Calculating time complexity of algorithm

Question

How to calculate time complexity of function f?

void f(int n)
{
    if (n <= 1)
       return;
    g(n, n / 3);
}

void g(int n, int m)
{
    int i = 1;
    while (m < n) {
       m += i;
       i++;
    }
    f(n / 2);
} 

The answer is sqrt(n), but I don't see how...

Thanks

Answer 1

Let F_n be the time complexity of f(n) and G_n,m be the time complexity of g(n,m).

G_n,m = sqrt(n-m) + F_{n / 2}

F_n = G_n,n/3 = sqrt(n-n/3) + F_{n / 2} = C sqrt(n) + F_n/2

So the answer is sqrt(n).

Answer 2

First, note that the the program can be translated now to a single function program, by inlining g(n,m) in f():

void f(int n)
{
    if (n <= 1)
       return;
    m = n/3;
    while (m < n) {
       m += i;
       i++;
    }
    f(n / 2);
} 

The inner loop runs in O(sqrt(n)) iteration, because it starts from n/3, ends with n, and is increased by 1,2,3,... so if we sum it we get:

n/3 + (1 + 2 + ... + i) >= n

We need to solve the above equation to find the final value of i, and we get:

1 + 2 + ... + i >= 2n/3

From sum of arithmetic progression:

i(i+1)/2 >= 2n/3

From the above inequality, we can conclude that indeed i is in O(sqrt(n)).

So, we can denote the complexity as:

T(n) = T(n/2)              +           O(sqrt(n))
        ^                                ^
    recursive step                 syntatic sugar for some function
                                   which is in O(sqrt(n)).

Now, we can see that:

T(n) = T(n/2) + sqrt(n) = T(n/4) + sqrt(n/2) + sqrt(n) = ... =
     = sqrt(1) + ... + sqrt(n/2) + sqrt(n)

And the above sum is in O(sqrt(n))

DATASET SECTION:
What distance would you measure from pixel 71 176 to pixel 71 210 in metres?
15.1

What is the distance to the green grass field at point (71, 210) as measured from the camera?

GOALS:
(a) In the thread on time complexity, rewrite the passage from "The answer is sqrt(n), but" to "answer is sqrt(n).", swapping "time complexity" for "running time".
(b) List every parameter and local variable of the function g as it is written in the question of the time complexity thread.

SOLUTIONS PER TASK:
(a)
The answer is sqrt(n), but I don't see how...

Thanks

Answer 1

Let F_n be the running time of f(n) and G_n,m be the running time of g(n,m).

G_n,m = sqrt(n-m) + F_{n / 2}

F_n = G_n,n/3 = sqrt(n-n/3) + F_{n / 2} = C sqrt(n) + F_n/2

So the answer is sqrt(n).

(b) n, m, i